Your instructions -
How many lines in the records below contain the string "Studying"? Reply with the number alone.

Data lines -
○ ○ ○ ○

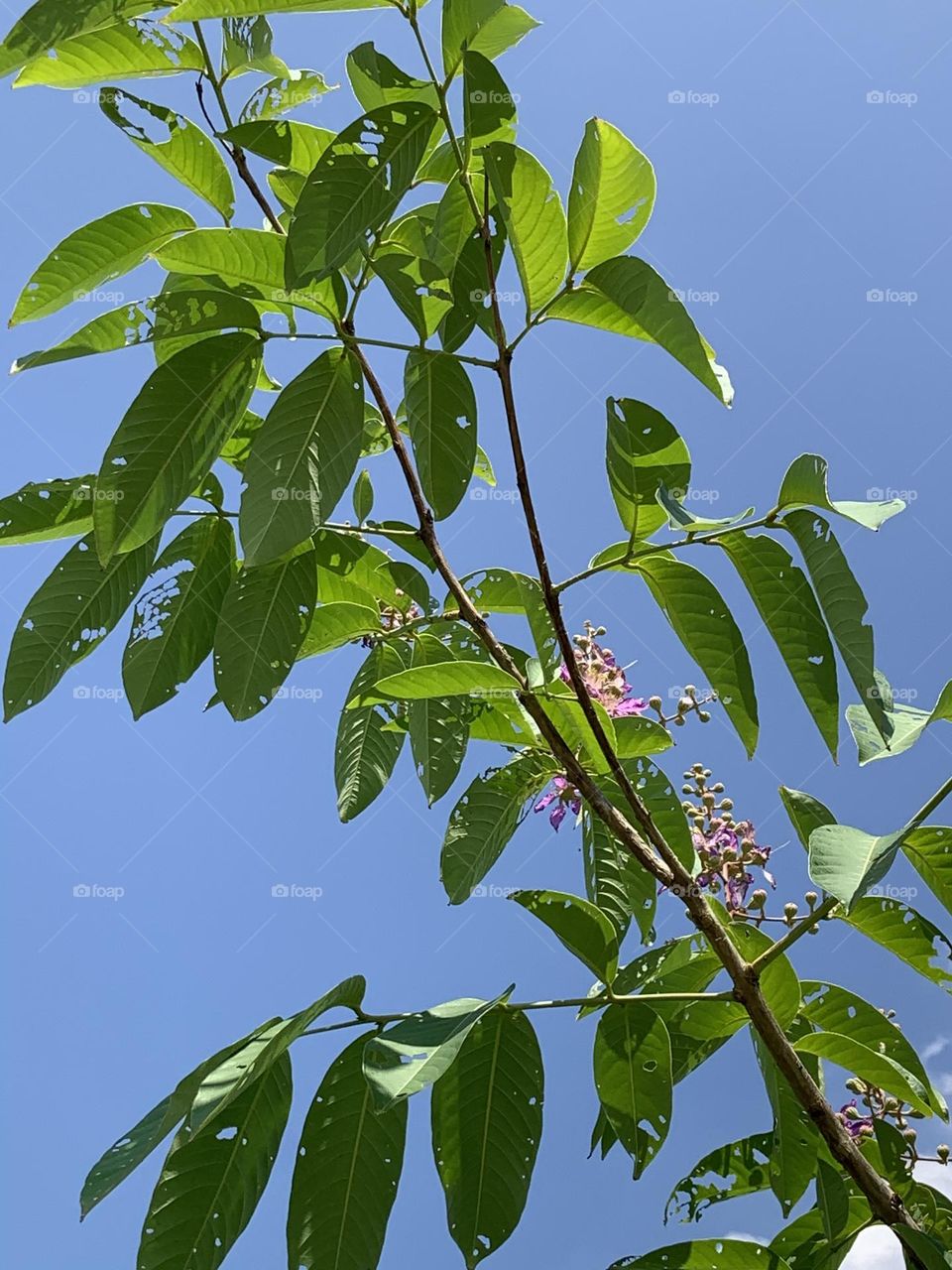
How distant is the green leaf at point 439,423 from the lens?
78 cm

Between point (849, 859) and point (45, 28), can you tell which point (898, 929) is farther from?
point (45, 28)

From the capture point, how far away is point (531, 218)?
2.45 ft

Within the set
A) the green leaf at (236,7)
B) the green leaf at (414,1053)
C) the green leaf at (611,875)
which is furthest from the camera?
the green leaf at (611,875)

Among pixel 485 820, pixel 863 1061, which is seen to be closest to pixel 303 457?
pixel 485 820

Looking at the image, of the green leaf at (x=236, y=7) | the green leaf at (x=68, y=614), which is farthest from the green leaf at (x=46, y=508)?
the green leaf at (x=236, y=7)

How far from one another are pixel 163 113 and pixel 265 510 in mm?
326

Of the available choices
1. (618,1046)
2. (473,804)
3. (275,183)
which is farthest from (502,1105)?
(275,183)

○ ○ ○ ○

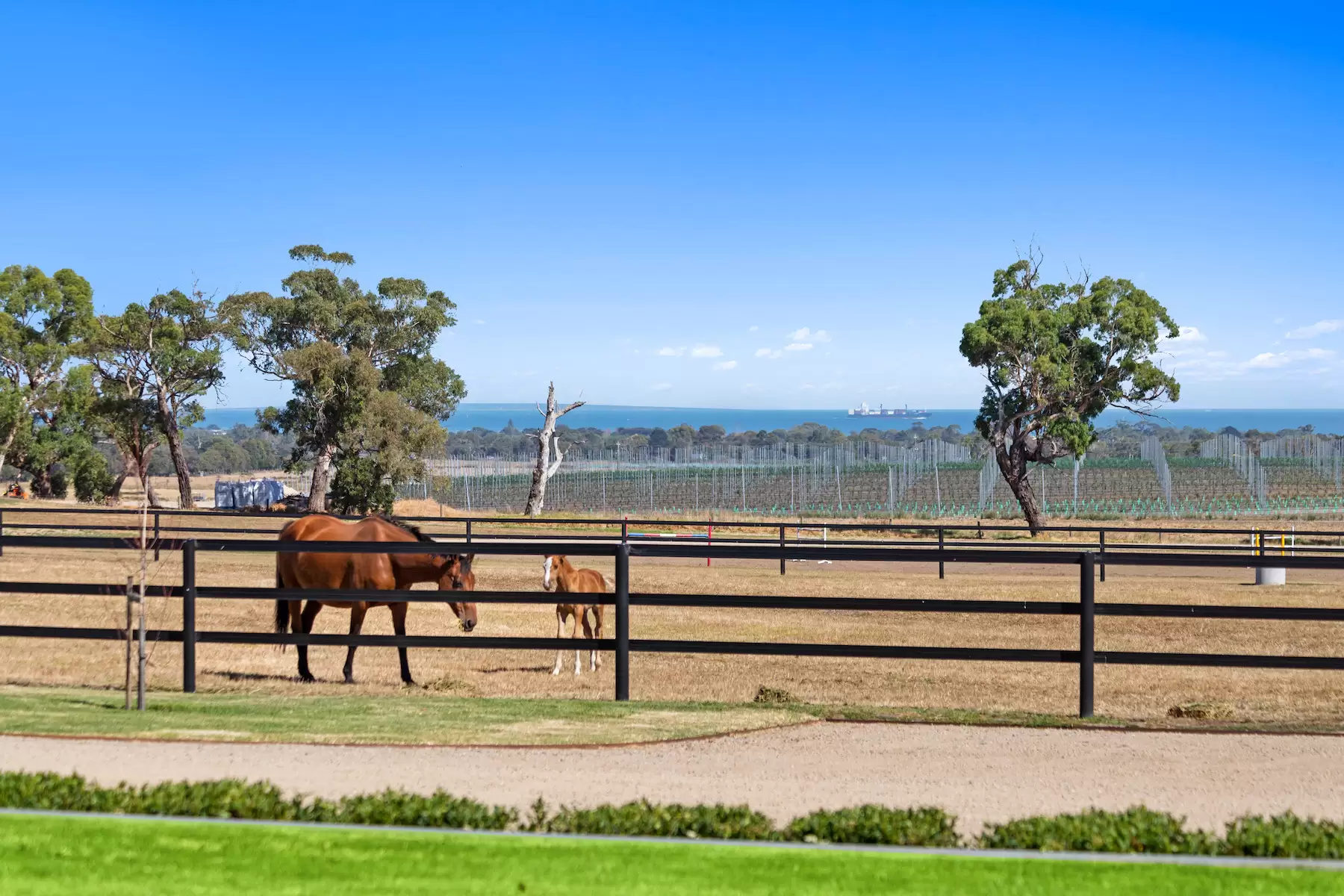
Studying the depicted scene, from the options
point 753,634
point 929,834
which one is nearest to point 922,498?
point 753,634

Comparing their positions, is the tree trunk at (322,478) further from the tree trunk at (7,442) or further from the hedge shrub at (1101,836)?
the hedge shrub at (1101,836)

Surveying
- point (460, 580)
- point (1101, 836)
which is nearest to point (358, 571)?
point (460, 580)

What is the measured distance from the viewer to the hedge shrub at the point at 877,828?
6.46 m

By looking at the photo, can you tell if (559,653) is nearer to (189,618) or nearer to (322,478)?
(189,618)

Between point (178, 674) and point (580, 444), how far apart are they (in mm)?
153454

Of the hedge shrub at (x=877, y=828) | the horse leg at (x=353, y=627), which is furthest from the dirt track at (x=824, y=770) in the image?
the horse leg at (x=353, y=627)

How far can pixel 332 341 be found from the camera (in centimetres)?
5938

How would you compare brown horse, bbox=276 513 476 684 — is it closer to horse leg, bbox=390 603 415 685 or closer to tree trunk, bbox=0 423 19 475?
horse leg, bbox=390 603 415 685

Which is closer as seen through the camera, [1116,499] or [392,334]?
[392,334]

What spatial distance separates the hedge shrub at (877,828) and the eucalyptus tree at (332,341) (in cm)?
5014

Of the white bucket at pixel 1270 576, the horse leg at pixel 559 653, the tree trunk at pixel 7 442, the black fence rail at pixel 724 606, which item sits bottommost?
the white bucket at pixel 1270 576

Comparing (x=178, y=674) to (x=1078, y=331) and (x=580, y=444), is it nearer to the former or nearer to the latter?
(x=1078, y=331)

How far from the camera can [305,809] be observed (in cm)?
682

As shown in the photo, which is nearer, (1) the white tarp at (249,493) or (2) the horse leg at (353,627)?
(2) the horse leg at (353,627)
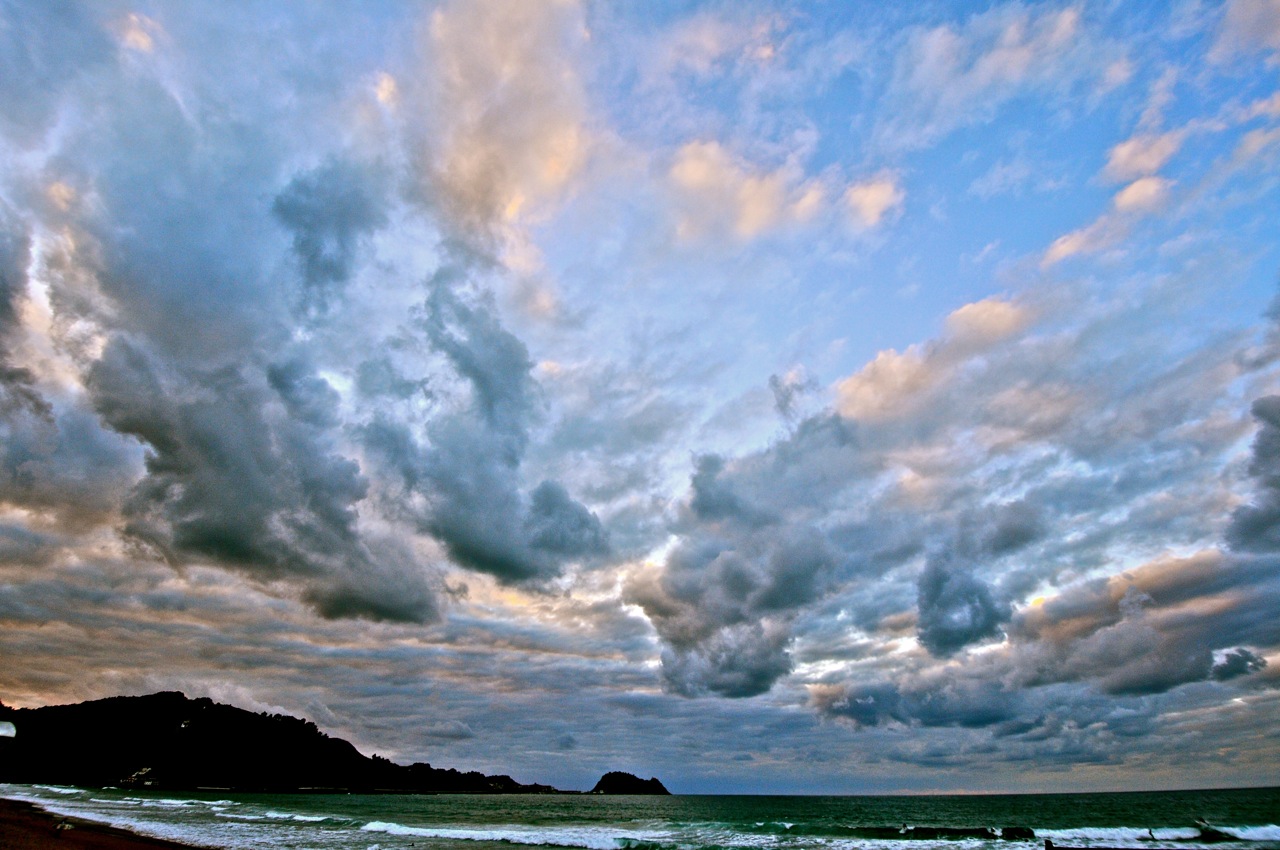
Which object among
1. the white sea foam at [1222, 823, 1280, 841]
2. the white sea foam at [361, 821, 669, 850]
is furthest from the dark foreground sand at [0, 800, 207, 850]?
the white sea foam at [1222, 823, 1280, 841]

○ ○ ○ ○

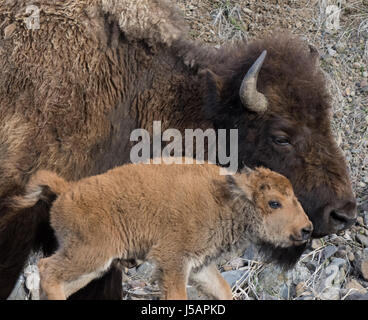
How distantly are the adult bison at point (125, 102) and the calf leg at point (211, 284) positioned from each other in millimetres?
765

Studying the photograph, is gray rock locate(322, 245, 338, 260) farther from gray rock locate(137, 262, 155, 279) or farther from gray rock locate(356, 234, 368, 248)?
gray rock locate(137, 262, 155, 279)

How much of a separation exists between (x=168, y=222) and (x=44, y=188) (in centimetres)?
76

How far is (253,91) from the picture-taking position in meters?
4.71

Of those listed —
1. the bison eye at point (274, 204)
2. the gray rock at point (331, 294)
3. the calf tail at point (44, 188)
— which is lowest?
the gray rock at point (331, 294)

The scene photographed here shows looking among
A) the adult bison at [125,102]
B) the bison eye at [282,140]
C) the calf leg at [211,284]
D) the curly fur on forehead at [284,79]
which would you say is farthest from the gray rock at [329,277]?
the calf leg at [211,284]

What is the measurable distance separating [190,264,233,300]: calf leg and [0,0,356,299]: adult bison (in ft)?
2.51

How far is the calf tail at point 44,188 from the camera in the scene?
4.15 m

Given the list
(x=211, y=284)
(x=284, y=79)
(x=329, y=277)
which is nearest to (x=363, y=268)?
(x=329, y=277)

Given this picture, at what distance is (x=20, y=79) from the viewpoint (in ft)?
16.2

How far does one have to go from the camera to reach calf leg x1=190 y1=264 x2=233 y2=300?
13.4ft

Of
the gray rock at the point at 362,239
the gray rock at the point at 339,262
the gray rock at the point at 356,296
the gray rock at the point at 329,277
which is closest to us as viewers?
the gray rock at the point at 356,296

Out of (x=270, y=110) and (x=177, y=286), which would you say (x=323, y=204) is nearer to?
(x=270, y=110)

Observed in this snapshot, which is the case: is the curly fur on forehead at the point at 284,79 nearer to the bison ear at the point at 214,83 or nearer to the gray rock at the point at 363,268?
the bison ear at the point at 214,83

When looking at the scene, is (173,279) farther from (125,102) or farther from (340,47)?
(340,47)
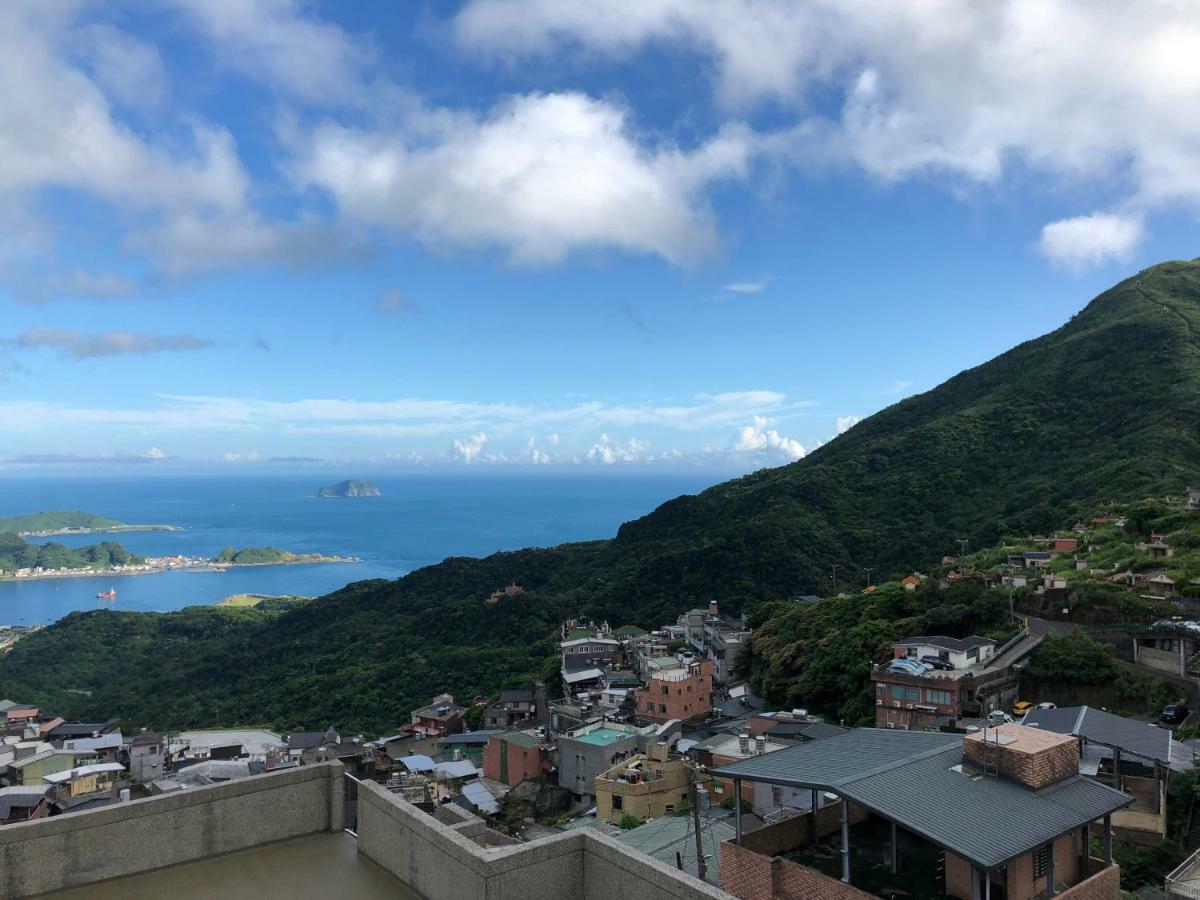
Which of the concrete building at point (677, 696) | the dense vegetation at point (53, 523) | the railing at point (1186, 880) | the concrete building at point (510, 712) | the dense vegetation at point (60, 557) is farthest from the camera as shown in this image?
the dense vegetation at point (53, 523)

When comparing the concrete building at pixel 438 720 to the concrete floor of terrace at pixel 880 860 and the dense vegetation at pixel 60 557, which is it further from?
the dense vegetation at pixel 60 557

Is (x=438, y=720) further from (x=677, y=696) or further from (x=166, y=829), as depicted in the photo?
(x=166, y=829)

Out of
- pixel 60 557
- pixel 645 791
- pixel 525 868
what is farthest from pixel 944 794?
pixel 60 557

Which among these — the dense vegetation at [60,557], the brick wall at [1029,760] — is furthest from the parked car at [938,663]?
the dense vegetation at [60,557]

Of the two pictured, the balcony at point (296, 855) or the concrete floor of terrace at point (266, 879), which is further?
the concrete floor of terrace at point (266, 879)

○ ○ ○ ○

Response -
2